| WORK TO DO |
Can you copy the records below word for word, starting at the line that contains "How distant from" and ending with the line that contains "3715 centimetres", both of those lines included?

Items from a data source:
......
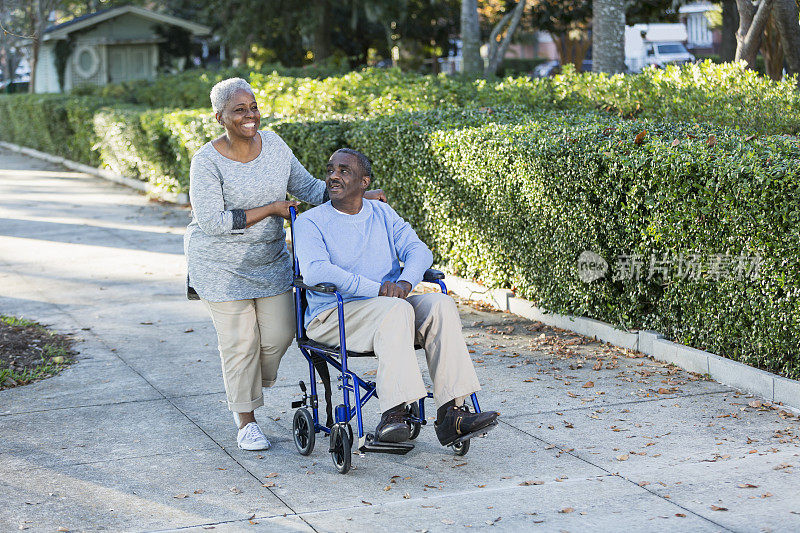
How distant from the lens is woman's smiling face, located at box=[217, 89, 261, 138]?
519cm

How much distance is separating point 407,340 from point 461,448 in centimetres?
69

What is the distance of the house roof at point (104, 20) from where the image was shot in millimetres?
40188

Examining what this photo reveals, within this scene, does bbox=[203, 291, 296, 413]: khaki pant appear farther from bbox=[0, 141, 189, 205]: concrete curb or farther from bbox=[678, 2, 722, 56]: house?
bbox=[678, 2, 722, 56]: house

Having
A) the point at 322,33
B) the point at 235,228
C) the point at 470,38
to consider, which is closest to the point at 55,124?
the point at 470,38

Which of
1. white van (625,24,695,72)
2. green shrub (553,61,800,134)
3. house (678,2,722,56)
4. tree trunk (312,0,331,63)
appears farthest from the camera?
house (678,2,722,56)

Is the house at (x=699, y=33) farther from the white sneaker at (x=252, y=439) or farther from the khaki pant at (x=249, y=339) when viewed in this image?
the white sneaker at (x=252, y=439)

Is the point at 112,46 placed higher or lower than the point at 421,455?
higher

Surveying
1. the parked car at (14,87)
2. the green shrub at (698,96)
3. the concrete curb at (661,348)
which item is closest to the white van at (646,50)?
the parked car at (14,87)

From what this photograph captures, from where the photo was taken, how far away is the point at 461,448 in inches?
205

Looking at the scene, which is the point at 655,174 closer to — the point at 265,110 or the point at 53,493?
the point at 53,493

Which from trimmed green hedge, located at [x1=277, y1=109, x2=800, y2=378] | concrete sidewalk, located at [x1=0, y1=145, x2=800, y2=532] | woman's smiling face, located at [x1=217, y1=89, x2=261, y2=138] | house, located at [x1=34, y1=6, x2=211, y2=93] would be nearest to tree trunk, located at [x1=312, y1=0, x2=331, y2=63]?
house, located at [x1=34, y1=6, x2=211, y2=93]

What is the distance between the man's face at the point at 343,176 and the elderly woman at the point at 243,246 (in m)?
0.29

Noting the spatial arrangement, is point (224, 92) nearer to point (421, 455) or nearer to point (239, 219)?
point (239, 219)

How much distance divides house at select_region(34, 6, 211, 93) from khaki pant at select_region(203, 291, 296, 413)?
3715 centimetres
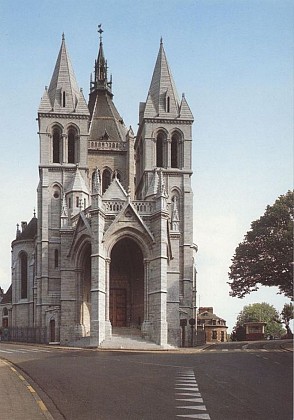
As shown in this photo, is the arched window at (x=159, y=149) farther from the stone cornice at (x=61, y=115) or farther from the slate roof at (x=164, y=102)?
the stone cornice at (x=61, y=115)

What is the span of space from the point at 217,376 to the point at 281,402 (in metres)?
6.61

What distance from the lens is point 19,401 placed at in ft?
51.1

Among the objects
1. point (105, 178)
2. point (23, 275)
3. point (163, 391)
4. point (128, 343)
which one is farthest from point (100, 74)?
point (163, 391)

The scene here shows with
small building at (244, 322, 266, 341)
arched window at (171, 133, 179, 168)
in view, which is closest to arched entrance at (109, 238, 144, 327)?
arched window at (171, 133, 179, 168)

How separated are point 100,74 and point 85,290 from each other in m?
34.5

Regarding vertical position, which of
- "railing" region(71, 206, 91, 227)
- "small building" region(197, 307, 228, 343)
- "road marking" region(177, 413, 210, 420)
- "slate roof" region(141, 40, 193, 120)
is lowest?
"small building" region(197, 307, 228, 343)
......
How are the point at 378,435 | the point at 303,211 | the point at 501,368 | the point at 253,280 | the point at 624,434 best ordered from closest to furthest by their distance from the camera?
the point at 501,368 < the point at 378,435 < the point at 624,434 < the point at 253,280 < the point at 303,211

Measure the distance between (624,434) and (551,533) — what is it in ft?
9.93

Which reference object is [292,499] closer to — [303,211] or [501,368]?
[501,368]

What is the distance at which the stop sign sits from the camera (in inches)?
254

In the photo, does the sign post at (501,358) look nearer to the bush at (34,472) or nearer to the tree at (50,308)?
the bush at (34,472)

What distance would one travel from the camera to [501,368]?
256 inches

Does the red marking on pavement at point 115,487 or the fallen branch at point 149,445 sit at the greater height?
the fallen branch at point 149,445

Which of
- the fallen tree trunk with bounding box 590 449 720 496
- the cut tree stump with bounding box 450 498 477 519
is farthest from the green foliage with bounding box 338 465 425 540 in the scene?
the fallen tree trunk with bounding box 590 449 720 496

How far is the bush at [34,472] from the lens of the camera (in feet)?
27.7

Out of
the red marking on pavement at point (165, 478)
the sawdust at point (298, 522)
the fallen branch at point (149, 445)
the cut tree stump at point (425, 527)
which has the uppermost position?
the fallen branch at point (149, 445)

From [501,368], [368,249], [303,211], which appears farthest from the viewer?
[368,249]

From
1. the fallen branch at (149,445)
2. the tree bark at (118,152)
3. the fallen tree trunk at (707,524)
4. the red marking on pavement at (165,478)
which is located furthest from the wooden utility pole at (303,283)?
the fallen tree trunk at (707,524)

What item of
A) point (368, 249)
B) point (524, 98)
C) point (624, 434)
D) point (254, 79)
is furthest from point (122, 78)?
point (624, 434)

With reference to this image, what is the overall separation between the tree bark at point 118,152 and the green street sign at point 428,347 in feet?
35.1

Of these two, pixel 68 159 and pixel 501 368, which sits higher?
......
| SOLUTION FOR THIS TASK |
How distant from the lens is woman's smiling face, located at box=[217, 89, 261, 138]?
519cm

How much distance is separating point 407,340 from point 461,448 in centimetres?
69

What is the distance of the house roof at point (104, 20) from where the image was shot in millimetres?
40188

Examining what this photo reveals, within this scene, does bbox=[203, 291, 296, 413]: khaki pant appear farther from bbox=[0, 141, 189, 205]: concrete curb or farther from bbox=[678, 2, 722, 56]: house?
bbox=[678, 2, 722, 56]: house

Having
A) the point at 322,33
B) the point at 235,228
C) the point at 470,38
to consider, which is closest to the point at 55,124?
the point at 470,38

Which of
1. white van (625,24,695,72)
2. green shrub (553,61,800,134)
3. house (678,2,722,56)
4. tree trunk (312,0,331,63)
appears farthest from the camera?
house (678,2,722,56)

Is the house at (x=699, y=33) farther from the white sneaker at (x=252, y=439) or farther from the khaki pant at (x=249, y=339) when viewed in this image?
the white sneaker at (x=252, y=439)

Is the point at 112,46 placed higher or lower than the point at 421,455?
higher

Surveying
1. the parked car at (14,87)
2. the green shrub at (698,96)
3. the concrete curb at (661,348)
which item is closest to the white van at (646,50)?
the parked car at (14,87)

From what this photograph captures, from where the photo was taken, how far away is the point at 461,448 in inches?
205

Looking at the scene, which is the point at 655,174 closer to — the point at 265,110 or the point at 53,493?
the point at 53,493

Which from trimmed green hedge, located at [x1=277, y1=109, x2=800, y2=378] | concrete sidewalk, located at [x1=0, y1=145, x2=800, y2=532] | woman's smiling face, located at [x1=217, y1=89, x2=261, y2=138] | house, located at [x1=34, y1=6, x2=211, y2=93] would be nearest to tree trunk, located at [x1=312, y1=0, x2=331, y2=63]?
house, located at [x1=34, y1=6, x2=211, y2=93]

What is the distance between the man's face at the point at 343,176 and the elderly woman at the point at 243,246 (in m)?
0.29

Noting the spatial arrangement, is point (224, 92) nearer to point (421, 455) or nearer to point (239, 219)?
point (239, 219)

How much distance divides house at select_region(34, 6, 211, 93) from khaki pant at select_region(203, 291, 296, 413)?
3715 centimetres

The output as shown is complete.